Slow changes, a return to a Cretaceous-style climate, etc. are a very different story than an "overnight" exponential and unstoppable Venusification of the planet.
Slowly rising sea levels in Miami vs one day you wake up and can't breathe anymore. Very different situations.
>An anoxic event describes a period wherein large expanses of Earth's oceans were depleted of dissolved oxygen (O2), creating toxic, euxinic (anoxic and sulfidic) waters.[1] Although anoxic events have not happened for millions of years, the geologic record shows that they happened many times in the past. Anoxic events coincided with several mass extinctions and may have contributed to them.[2] These mass extinctions include some that geobiologists use as time markers in biostratigraphic dating
https://en.wikipedia.org/wiki/The_Blob_(Pacific_Ocean)
https://en.wikipedia.org/wiki/Cold_blob
Blob is perfectly good word, and much more precise in this case than 'mass'.
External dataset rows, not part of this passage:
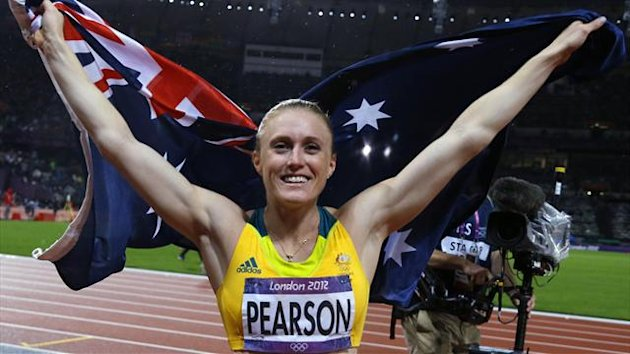 Australia's Sally Pearson holds her national flag after winning the women's 100m hurdles final during the London 2012 Olympic Games at the Olympic Stadium August 7, 2012.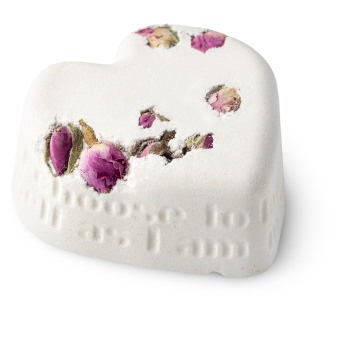 white heart shaped bath bomb with dried roses embedded into it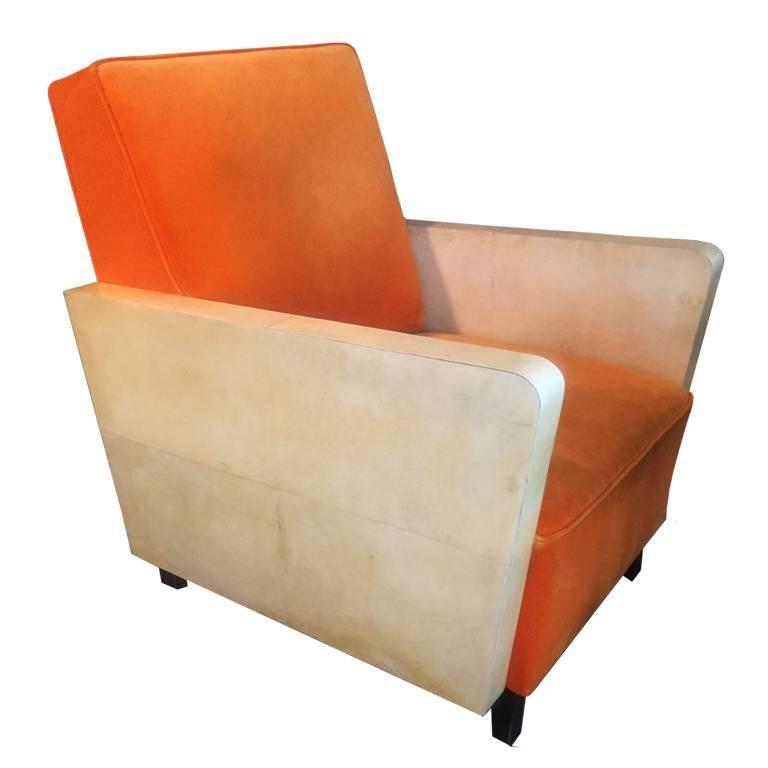 Astonishing pair of French orange armchairs in parchment, 1930.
The people tasked with knowing why it happens dont know why it happens
40 data points isn't a lot.
https://www.earth.com/news/unprecedented-collapse-panamas-oc... mentions a lot of date oriented measurements which suggest they probably have at least 52 samples per year, if not daily samples:
> The 40-year record makes the 2025 failure stand out. Average historical onset around January 20 contrasts with a March 4 threshold crossing in 2025.
> The cool season shrank from roughly nine weeks to less than two weeks. Minimum sea surface temperature (SST) rose from historical lows near 66.2°F to about 73.9°F.